This Week in New York Insider's Guide to Arts & Culture in New York City Since 2001

7May/15

SOMETHING ROTTEN!

Thomas Nostradamus (Brad Oscar) predicts a musical future for Nick Bottom in SOMETHING ROTTEN! (photo © 2015 Joan Marcus)

Thomas Nostradamus (Brad Oscar) predicts a musical future for Nick Bottom (Brian d’Arcy James) in SOMETHING ROTTEN! (photo © 2015 Joan Marcus)

St. James Theatre
246 West 44th St. between Broadway & Eighth Aves.
Tuesday - Sunday through January 3, $37 - $177
rottenbroadway.com

Nearly five hundred years after William Shakespeare’s death, the author is still challenging modern dramatists around the world for theater space while influencing story lines and inspiring alternate takes on his thirty-six works. In their first stage production, brothers Karey and Wayne Kirkpatrick anachronistically take audiences back to the Renaissance in Something Rotten!, a rousing musical farce that pays tribute to the Bard and Broadway by playfully skewering both. Two-time Tony nominee Brian d’Arcy James stars as Nick Bottom, who runs a local theater troupe with his brother, Nigel (John Cariani), that can’t escape Shakespeare’s (Christian Borle) shadow. Desperate to beat the Bard at his own game — and determined to show his feminist wife, Bea (Heidi Blickenstaff), that he can be the family’s main breadwinner — Nick takes advice from a vagrant soothsayer named Thomas Nostradamus (Brad Oscar), leading him to attempt the first-ever full-fledged musical, Omelette. But Nigel wants to write something more meaningful than a show about breakfast, while also becoming interested in Portia (Kate Reinders), the chaste daughter of Puritan leader Brother Jeremiah (Brooks Ashmanskas). Meanwhile, Shakespeare prances about like a rock star, prepared to take on all comers to his literary throne, ready, willing, and able to do whatever it takes to preserve his lofty status. “Yo! — He’s the bomb, the soul of the age / The wiz of the Elizabethan stage,” the crowd sings about Shakespeare in the opening number, “Welcome to the Renaissance,” continuing, “He’s incredible, unforgettable / He’s just so freakin’ awesome!”

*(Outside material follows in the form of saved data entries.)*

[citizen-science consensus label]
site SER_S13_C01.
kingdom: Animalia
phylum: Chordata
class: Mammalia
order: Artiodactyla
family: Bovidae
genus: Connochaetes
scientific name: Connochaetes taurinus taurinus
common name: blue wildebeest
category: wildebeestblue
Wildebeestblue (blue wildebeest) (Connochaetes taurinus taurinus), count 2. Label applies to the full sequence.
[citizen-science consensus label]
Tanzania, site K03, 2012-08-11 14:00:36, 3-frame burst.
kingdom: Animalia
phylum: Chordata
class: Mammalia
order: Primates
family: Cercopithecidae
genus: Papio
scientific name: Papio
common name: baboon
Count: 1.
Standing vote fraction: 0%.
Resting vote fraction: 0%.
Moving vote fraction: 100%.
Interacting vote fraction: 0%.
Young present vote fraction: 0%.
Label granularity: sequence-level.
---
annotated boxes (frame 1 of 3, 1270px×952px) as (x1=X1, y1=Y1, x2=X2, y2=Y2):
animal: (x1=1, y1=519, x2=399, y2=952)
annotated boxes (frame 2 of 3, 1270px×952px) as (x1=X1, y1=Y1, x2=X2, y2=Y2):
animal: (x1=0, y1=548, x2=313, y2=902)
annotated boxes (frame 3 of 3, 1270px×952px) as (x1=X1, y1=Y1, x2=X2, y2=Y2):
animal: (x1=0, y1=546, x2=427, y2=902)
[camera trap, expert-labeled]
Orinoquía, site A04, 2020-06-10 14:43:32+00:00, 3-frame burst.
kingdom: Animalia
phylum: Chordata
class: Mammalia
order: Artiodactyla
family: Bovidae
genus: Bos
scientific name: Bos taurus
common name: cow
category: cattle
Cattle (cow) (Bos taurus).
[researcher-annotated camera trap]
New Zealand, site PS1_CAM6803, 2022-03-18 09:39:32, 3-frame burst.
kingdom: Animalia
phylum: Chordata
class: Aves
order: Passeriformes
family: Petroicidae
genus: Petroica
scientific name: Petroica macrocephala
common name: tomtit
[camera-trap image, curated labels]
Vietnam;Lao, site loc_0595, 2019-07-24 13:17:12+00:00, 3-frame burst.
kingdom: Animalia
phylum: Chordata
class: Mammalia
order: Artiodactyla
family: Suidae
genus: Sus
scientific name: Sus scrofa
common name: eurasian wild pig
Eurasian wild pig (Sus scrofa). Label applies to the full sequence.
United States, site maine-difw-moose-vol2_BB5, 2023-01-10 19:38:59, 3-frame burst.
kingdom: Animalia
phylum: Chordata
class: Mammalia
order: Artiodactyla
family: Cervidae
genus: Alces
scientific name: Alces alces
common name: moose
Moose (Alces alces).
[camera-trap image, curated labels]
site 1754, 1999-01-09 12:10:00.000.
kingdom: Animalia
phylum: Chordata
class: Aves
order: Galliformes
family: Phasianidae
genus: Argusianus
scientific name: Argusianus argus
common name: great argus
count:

Shakespeare (Christian Borle) rocks out to his adoring fans in the park in SOMETHING ROTTEN! (Christian Borle)

Shakespeare (Christian Borle) rocks out to his adoring fans in the park in SOMETHING ROTTEN! (photo © 2015 Joan Marcus)

Karey, who cowrote the book with British novelist and script writer John O’Farrell (the two previously collaborated on the hit animated film Chicken Run), and Wayne, with whom Karey cowrote the music and lyrics, fill Something Rotten! with an endless array of references to Shakespeare and the Great White Way, from direct quotes, character names, and Gregg Barnes’s (Follies, The Drowsy Chaperone) costumes to Scott Pask’s (The Book of Mormon, The Coast of Utopia) high-school-like painted-cardboard sets and director Casey Nicholaw’s (The Book of Mormon, Spamalot) choreography. Part of the fun of Something Rotten! is trying to recognize all the references (be on the lookout for homages to Jesus Christ Superstar, Chicago, A Chorus Line, The Lion King, Hair, The Book of Mormon, The Producers, Gypsy, and countless others), which also saves you from not getting too caught up in the silly plot twists and several of the numbers that are precisely what is being made fun of. “Who talks like this?” Nick asks, referring to Shakespeare’s use of Olde English and iambic pentameter. “Nigel, why can’t we just write like we speak?” Among the most effective production numbers are “God, I Hate Shakespeare,” led by Nick and Nigel (Nick: “That little turd, he / has no sense about the audience / He makes them feel so dumb / The bastard doesn’t care / that my poor ass is getting numb”) and Nick and Nostradamus’s “A Musical” (Nick: “Well, that is the stupidest thing that I have ever heard / You’re doing a play, got something to say / so you sing it? It’s absurd / Who on earth is going to sit there / while an actor breaks into song / What possible thought can the audience think / other than this is horribly — wrong?”), while “Right Hand Man” is standard fluff, and “Will Power” and “Hard to Be the Bard” are overplayed and repetitive. But it’s all still great fun, with particularly fine turns by d’Arcy James (Shrek the Musical, Sweet Smell of Success), the Kristen Chenoweth-like Reinders (Wicked, Into the Woods), and Ashmanskas (Bullets over Broadway, Present Laughter), but Oscar (The Producers, Spamalot) steals the show as the clairvoyant bum who sums up what a musical is quite succinctly: “It appears to be a play where the dialogue stops and the plot is conveyed through song.” And in this case, it’s a celebration of the art form that will leave you giddy with delight, whether you are a lover or hater of Shakespeare — and Broadway musicals.